━━━━━ Seçilmiş Metin

Ankara'nın kış rüzgarlarında, emekçilerin sesi bir kez daha yükseliyor; bu ses, sadece bir protesto değil, yılların birikmiş öfkesinin ve umutsuzluğunun patlaması gibi. Günlük hayatın telaşında ezilen milyonlar, ekmek parası için sokaklara dökülürken, bütçe görüşmeleri gibi kritik anlar bu feryatları zirveye taşıyor. Parlamento koridorlarında dönen tartışmalar, meydanlardaki kalabalıkla yankılanırken, emekliler, işçiler, kadınlar ve gençler tek bir ağızdan haykırıyor: Hakkımız nerede? Bu çağrılar, sadece maddi bir talep değil, adaletin ve eşitliğin peşinde bir yolculuk; zira yoksulluk sınırı 90 bin lirayı aşmışken, cebe giren maaşlar bu gerçeği hiçe sayıyor. Peki, bu meydanlardaki çığlık, parlamentonun kapılarını nasıl zorluyor? Adım adım inerek, bu dayanışma rüzgarının gücünü hissedelim.

━━━━━━━━━━

_Görev Tanımı a:_ Kayıtlarda "Which one of" ifadesini içeren satırdan kayıtların sonuna kadar olan kısmı, "dense bush" yerine "thick shrub" koyarak yeniden yazın. Başka hiçbir şeyi değiştirmeyin.
Metin ile kayıtlar arasında hiçbir bağlantı yoktur.

━━━━━ Veri Kümesi İçeriği

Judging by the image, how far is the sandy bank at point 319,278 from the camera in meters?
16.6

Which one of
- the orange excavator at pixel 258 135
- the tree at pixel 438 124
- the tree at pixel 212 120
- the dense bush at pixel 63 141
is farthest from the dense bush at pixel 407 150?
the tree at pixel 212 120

━━━━━━━━━━

_Görev Tanımı b:_ Ankara'daki emekçi eylemlerini anlatan metni tek bir harfini bile değiştirmeden baştan sona yazdırın.

_Alıştırma Yanıtı a:_
Which one of
- the orange excavator at pixel 258 135
- the tree at pixel 438 124
- the tree at pixel 212 120
- the thick shrub at pixel 63 141
is farthest from the thick shrub at pixel 407 150?
the tree at pixel 212 120

_Alıştırma Yanıtı b:_
Ankara'nın kış rüzgarlarında, emekçilerin sesi bir kez daha yükseliyor; bu ses, sadece bir protesto değil, yılların birikmiş öfkesinin ve umutsuzluğunun patlaması gibi. Günlük hayatın telaşında ezilen milyonlar, ekmek parası için sokaklara dökülürken, bütçe görüşmeleri gibi kritik anlar bu feryatları zirveye taşıyor. Parlamento koridorlarında dönen tartışmalar, meydanlardaki kalabalıkla yankılanırken, emekliler, işçiler, kadınlar ve gençler tek bir ağızdan haykırıyor: Hakkımız nerede? Bu çağrılar, sadece maddi bir talep değil, adaletin ve eşitliğin peşinde bir yolculuk; zira yoksulluk sınırı 90 bin lirayı aşmışken, cebe giren maaşlar bu gerçeği hiçe sayıyor. Peki, bu meydanlardaki çığlık, parlamentonun kapılarını nasıl zorluyor? Adım adım inerek, bu dayanışma rüzgarının gücünü hissedelim.